China is probably CNBC’s biggest opportunity of all, despite Sullivan’s admission that “our ability to distribute into China is limited like all news providers”. The network, which has had a Beijing bureau since 2013, recently opened an office in Guangzhou. Next week it will host an East Tech West conference in nearby Nansha. “It’s an opportunity for us to be on the ground in China talking about a topic that’s of premium relevance to our audience,” he says, adding that “China and tech” are the two subjects that most fascinate CNBC’s international audience.

The recent trade war between China and the US might not be helpful to an organisation based in Englewood Cliffs, New Jersey, with ambitions to reach a larger Chinese business audience. But Sullivan says “we like to see ourselves as a truly global brand”, stressing that CNBC’s roots as an international operation are 25 years old.

Similarly, he claims that CNBC has been unaffected by Donald Trump’s war on the news media, even though Joe Scarborough, high-profile presenter with sister network MSNBC, has been involved in an ongoing public spat with the president. CNBC is “proudly unbiased”, he says, and sits in a “slightly different lane” from the general news networks. CNBC demonstrated its independence recently when its Squawk Box flagship show hosted business analysts suggesting that Comcast had paid over the odds in its acquisition of Sky.

Standing apart without an agenda

Unlike some other business news brands, notably The Economist with its outspoken support of classical liberal values and free trade, CNBC does not have an editorial stance. “It doesn’t mean that you don’t put the various parties in the arena to have the discussion… but it’s not about putting out an agenda,” Sullivan says.

While its focus on business might put it on a different course to the multitude of brands that now compete in the global news market (including state-funded operations from Russia and China), CNBC International’s schedule does include a number of high-profile NBC shows, including the long-running political programme Meet The Press (which debuted in 1959) and talk show Late Night with Seth Meyers.

It also hosts the kinds of sports most associated with an audience of business executives; golf, sailing, motorsport. A new show CNBC Sport, sponsored by McLaren, launched this year to focus on the business of sport. “People in business love the win-loss of business, similar to how people love the win-loss of sport and I think it’s scratching that itch,” says Sullivan, who formerly worked for General Electric at a time when it owned NBC Universal.

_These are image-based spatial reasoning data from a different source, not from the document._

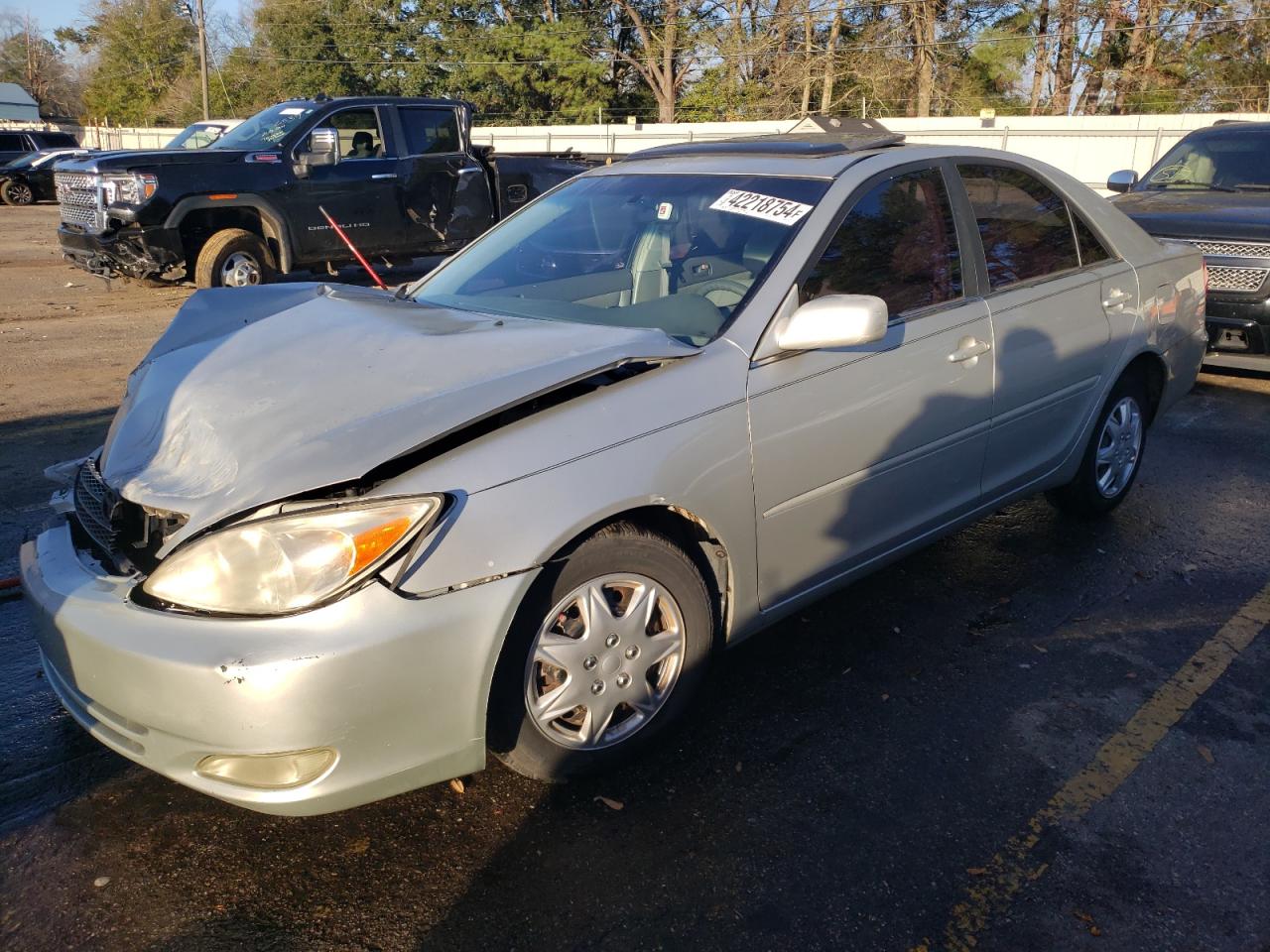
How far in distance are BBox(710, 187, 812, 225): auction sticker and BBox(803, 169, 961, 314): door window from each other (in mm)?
156

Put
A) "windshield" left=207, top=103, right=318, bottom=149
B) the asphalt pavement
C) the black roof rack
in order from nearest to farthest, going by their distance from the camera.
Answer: the asphalt pavement
the black roof rack
"windshield" left=207, top=103, right=318, bottom=149

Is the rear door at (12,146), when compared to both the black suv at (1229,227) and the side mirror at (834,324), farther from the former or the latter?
the side mirror at (834,324)

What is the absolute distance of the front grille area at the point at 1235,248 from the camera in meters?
7.15

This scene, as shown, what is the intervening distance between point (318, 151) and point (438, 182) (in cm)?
137

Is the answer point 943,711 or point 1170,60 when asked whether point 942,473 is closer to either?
point 943,711

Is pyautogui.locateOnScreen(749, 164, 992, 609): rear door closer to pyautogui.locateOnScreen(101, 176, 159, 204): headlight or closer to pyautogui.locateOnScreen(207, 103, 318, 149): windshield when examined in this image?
pyautogui.locateOnScreen(101, 176, 159, 204): headlight

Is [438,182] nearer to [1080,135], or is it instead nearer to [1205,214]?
[1205,214]

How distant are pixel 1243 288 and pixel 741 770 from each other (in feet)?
19.9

In addition to its many TV distribution deals, CNBC monetises its high-end audience across the gamut of advertising. Two years ago it created its 60-strong in-house commercial agency, Catalyst, focusing on long-term relationships with clients that offer consulting services and data analytics in addition to native advertising campaigns and sponsorship deals. Catalyst grew eight per cent last year in a fiercely competitive market.

Among the agency’s most successful deals was an editorial series sponsored by Credit Suisse called The Brave Ones, highlighting the business bravura of the likes of Richard Branson and Alibaba Group founder Jack Ma.

While Sullivan says CNBC International is operating in a “really crowded” market which is joined by “more and more competitors every day”, he argues that its mix of products and a TV heritage makes it different. “We are truly multi-platform; we do everything from TV to digital tech, social, events and experiences,” he says. “We are constantly looking for new ways to monetise the brand.”

From an organisation that claims to be “First In Business Worldwide”, it’s what you’d expect.